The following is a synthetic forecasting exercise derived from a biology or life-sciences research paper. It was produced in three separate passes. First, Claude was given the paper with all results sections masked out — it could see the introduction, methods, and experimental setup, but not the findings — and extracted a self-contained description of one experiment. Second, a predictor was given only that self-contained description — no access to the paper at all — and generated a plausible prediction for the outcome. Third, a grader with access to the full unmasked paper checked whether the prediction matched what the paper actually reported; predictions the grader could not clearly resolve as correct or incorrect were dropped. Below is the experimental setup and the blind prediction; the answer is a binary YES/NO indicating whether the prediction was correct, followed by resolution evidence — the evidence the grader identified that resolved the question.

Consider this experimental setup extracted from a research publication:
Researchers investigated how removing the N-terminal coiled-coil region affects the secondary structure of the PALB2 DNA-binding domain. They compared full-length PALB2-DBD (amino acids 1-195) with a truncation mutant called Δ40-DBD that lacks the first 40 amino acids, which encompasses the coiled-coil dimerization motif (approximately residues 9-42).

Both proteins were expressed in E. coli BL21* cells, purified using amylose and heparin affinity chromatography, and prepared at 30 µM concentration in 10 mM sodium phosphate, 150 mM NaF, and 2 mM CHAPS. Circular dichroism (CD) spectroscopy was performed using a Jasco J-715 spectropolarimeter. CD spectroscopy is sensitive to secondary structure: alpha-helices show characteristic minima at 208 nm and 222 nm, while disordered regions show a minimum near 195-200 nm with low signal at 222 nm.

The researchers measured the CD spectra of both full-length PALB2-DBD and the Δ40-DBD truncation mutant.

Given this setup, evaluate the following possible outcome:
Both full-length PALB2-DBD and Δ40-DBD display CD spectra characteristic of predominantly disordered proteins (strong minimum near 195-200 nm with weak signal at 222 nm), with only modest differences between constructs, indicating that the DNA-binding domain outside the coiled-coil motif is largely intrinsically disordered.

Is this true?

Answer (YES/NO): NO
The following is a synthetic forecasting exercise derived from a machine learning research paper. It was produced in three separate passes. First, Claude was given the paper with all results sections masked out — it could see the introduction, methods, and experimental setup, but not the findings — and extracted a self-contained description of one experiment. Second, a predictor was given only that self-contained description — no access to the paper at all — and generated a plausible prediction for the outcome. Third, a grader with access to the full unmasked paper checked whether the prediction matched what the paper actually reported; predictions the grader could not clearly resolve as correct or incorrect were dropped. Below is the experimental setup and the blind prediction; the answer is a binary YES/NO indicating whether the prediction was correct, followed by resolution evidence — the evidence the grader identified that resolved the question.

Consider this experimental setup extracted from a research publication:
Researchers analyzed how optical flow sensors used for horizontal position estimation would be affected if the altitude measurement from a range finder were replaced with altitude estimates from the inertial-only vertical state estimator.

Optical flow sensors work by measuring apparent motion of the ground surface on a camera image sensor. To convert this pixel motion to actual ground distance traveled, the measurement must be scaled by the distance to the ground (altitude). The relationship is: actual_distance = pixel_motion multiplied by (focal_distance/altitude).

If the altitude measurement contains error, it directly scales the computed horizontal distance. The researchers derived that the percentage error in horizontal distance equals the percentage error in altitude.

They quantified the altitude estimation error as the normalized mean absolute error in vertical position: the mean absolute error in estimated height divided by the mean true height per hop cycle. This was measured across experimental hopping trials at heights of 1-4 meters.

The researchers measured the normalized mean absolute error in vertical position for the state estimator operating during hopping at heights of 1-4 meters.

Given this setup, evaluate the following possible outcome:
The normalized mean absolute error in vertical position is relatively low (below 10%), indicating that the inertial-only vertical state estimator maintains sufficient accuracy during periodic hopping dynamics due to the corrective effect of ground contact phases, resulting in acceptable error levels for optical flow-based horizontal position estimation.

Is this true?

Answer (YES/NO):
+ + + + +
#### [PROBLEM TO SOLVE]
Copy each entry above exactly, leaving nothing out.

#### [ANSWER TO THIS TASK]
The following is a synthetic forecasting exercise derived from a biology or life-sciences research paper. It was produced in three separate passes. First, Claude was given the paper with all results sections masked out — it could see the introduction, methods, and experimental setup, but not the findings — and extracted a self-contained description of one experiment. Second, a predictor was given only that self-contained description — no access to the paper at all — and generated a plausible prediction for the outcome. Third, a grader with access to the full unmasked paper checked whether the prediction matched what the paper actually reported; predictions the grader could not clearly resolve as correct or incorrect were dropped. Below is the experimental setup and the blind prediction; the answer is a binary YES/NO indicating whether the prediction was correct, followed by resolution evidence — the evidence the grader identified that resolved the question.

Consider this experimental setup extracted from a research publication:
Researchers investigated how removing the N-terminal coiled-coil region affects the secondary structure of the PALB2 DNA-binding domain. They compared full-length PALB2-DBD (amino acids 1-195) with a truncation mutant called Δ40-DBD that lacks the first 40 amino acids, which encompasses the coiled-coil dimerization motif (approximately residues 9-42).

Both proteins were expressed in E. coli BL21* cells, purified using amylose and heparin affinity chromatography, and prepared at 30 µM concentration in 10 mM sodium phosphate, 150 mM NaF, and 2 mM CHAPS. Circular dichroism (CD) spectroscopy was performed using a Jasco J-715 spectropolarimeter. CD spectroscopy is sensitive to secondary structure: alpha-helices show characteristic minima at 208 nm and 222 nm, while disordered regions show a minimum near 195-200 nm with low signal at 222 nm.

The researchers measured the CD spectra of both full-length PALB2-DBD and the Δ40-DBD truncation mutant.

Given this setup, evaluate the following possible outcome:
Both full-length PALB2-DBD and Δ40-DBD display CD spectra characteristic of predominantly disordered proteins (strong minimum near 195-200 nm with weak signal at 222 nm), with only modest differences between constructs, indicating that the DNA-binding domain outside the coiled-coil motif is largely intrinsically disordered.

Is this true?

Answer (YES/NO): NO
The following is a synthetic forecasting exercise derived from a machine learning research paper. It was produced in three separate passes. First, Claude was given the paper with all results sections masked out — it could see the introduction, methods, and experimental setup, but not the findings — and extracted a self-contained description of one experiment. Second, a predictor was given only that self-contained description — no access to the paper at all — and generated a plausible prediction for the outcome. Third, a grader with access to the full unmasked paper checked whether the prediction matched what the paper actually reported; predictions the grader could not clearly resolve as correct or incorrect were dropped. Below is the experimental setup and the blind prediction; the answer is a binary YES/NO indicating whether the prediction was correct, followed by resolution evidence — the evidence the grader identified that resolved the question.

Consider this experimental setup extracted from a research publication:
Researchers analyzed how optical flow sensors used for horizontal position estimation would be affected if the altitude measurement from a range finder were replaced with altitude estimates from the inertial-only vertical state estimator.

Optical flow sensors work by measuring apparent motion of the ground surface on a camera image sensor. To convert this pixel motion to actual ground distance traveled, the measurement must be scaled by the distance to the ground (altitude). The relationship is: actual_distance = pixel_motion multiplied by (focal_distance/altitude).

If the altitude measurement contains error, it directly scales the computed horizontal distance. The researchers derived that the percentage error in horizontal distance equals the percentage error in altitude.

They quantified the altitude estimation error as the normalized mean absolute error in vertical position: the mean absolute error in estimated height divided by the mean true height per hop cycle. This was measured across experimental hopping trials at heights of 1-4 meters.

The researchers measured the normalized mean absolute error in vertical position for the state estimator operating during hopping at heights of 1-4 meters.

Given this setup, evaluate the following possible outcome:
The normalized mean absolute error in vertical position is relatively low (below 10%), indicating that the inertial-only vertical state estimator maintains sufficient accuracy during periodic hopping dynamics due to the corrective effect of ground contact phases, resulting in acceptable error levels for optical flow-based horizontal position estimation.

Is this true?

Answer (YES/NO):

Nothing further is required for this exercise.